Sri Lanka experimented with a similar albeit more drastic measure to crack down on imports. In early 2021, Sri Lanka banned the import of fertilisers and forced farmers to rely on domestic fertilisers. It led to massive crop failures, including tea and rubber, a main source of its agricultural export revenue. This led the government to increase import to supplement falling food stocks which made its foreign exchange reserves even worse.
Course Correction
Our efforts must be geared towards propping up our export base, which will require tactful diplomacy to tap new markets. It is unfortunate that our regional situation is messy, with Iran under sanctions, Afghanistan facing a humanitarian and economic crisis, and India diplomatically landlocked with Pakistan. We must find a way to manoeuvre out of these differences and realise that politics and economics are closely intertwined. One cannot change without the other.
The Rajapaksa family gave huge tax cuts in 2019 which cost the government $1.4 billion in one year alone. Unfortunately, in Pakistan, too, the economy takes backseat to the political needs of the day.
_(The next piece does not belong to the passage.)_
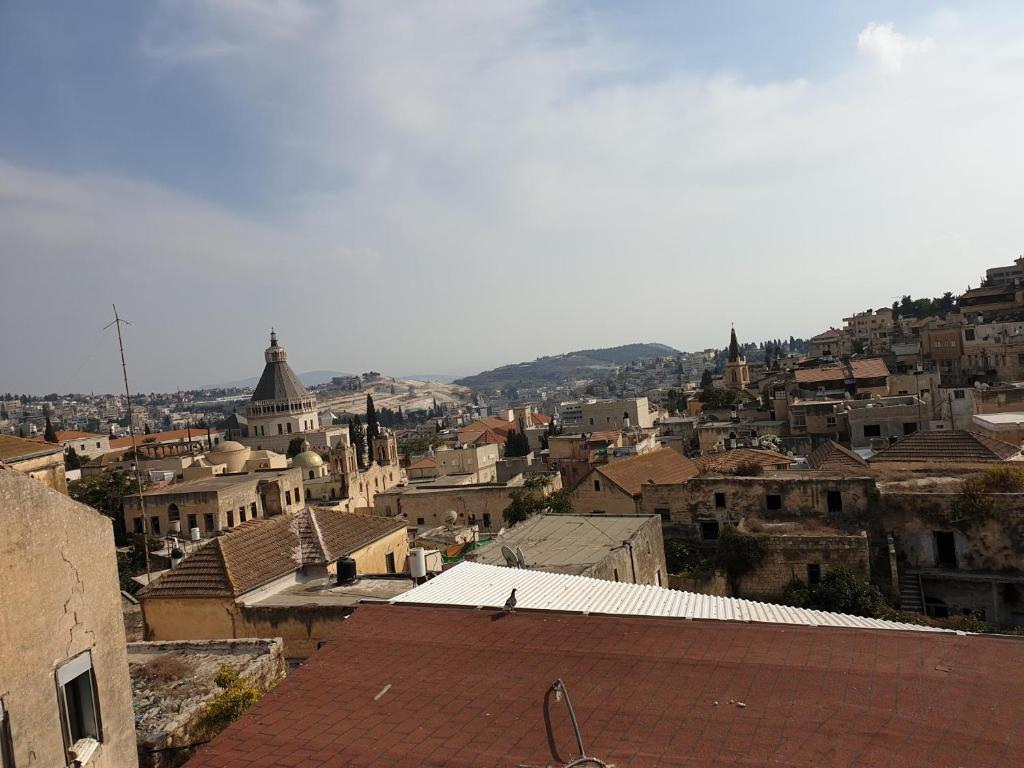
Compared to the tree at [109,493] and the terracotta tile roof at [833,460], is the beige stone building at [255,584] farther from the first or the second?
the tree at [109,493]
Petrol price freeze in April by the outgoing PTI government is a prominent recent example.
We must also expand our export basket and make it more competitive without relying on cheap and low-value exports. There must also be a push to reduce trade barriers, eliminate subsidies and create a business-friendly environment.
Populist decisions to promote growth at the cost of inflation and a cost-of-living crisis is counter-productive and reckless. The Rajapaksa family gave huge tax cuts in 2019 which cost the government $1.4 billion in one year alone. Unfortunately, in Pakistan, too, the economy takes backseat to the political needs of the day. Petrol price freeze in April by the outgoing PTI government is a prominent recent example.
Reforms must be focused on unnecessary expenditure. This includes non-combat defence budget, land grabs, and government subsidies. Currently, Pakistan generates most of its wealth from disproportional means of taxation which impact the poor far more than they impact the rich. The budget makes a poor attempt to include the agriculture, retail, wholesale, and propertied classes within the tax net.
A targeted and structured approach is needed to tackle the issue of tax evasion to prevent the leaking of trillions of rupees in untapped revenue every year. Cash-guzzling state-owned enterprises must be closed or privatised. Sri Lanka is rightfully looking to privatise Sri Lankan airlines. Moreover, the development budget must be restructured, and the pension scheme needs to be overhauled.
These are all common-sense measures that must be imposed if we are to become a self-sustained economy. Why is that the only thing that always seems to be standing between us and a default, is a foreign loan or bailout. Instead of villainising the IMF for imposing harsh conditions, our economy should be geared in such a way that we do not have to look towards foreign lenders every so often. This calls for unpopular decisions. With every incoming leader fighting for their own political survival, it is not clear if and when such reforms will happen. But they are beyond due.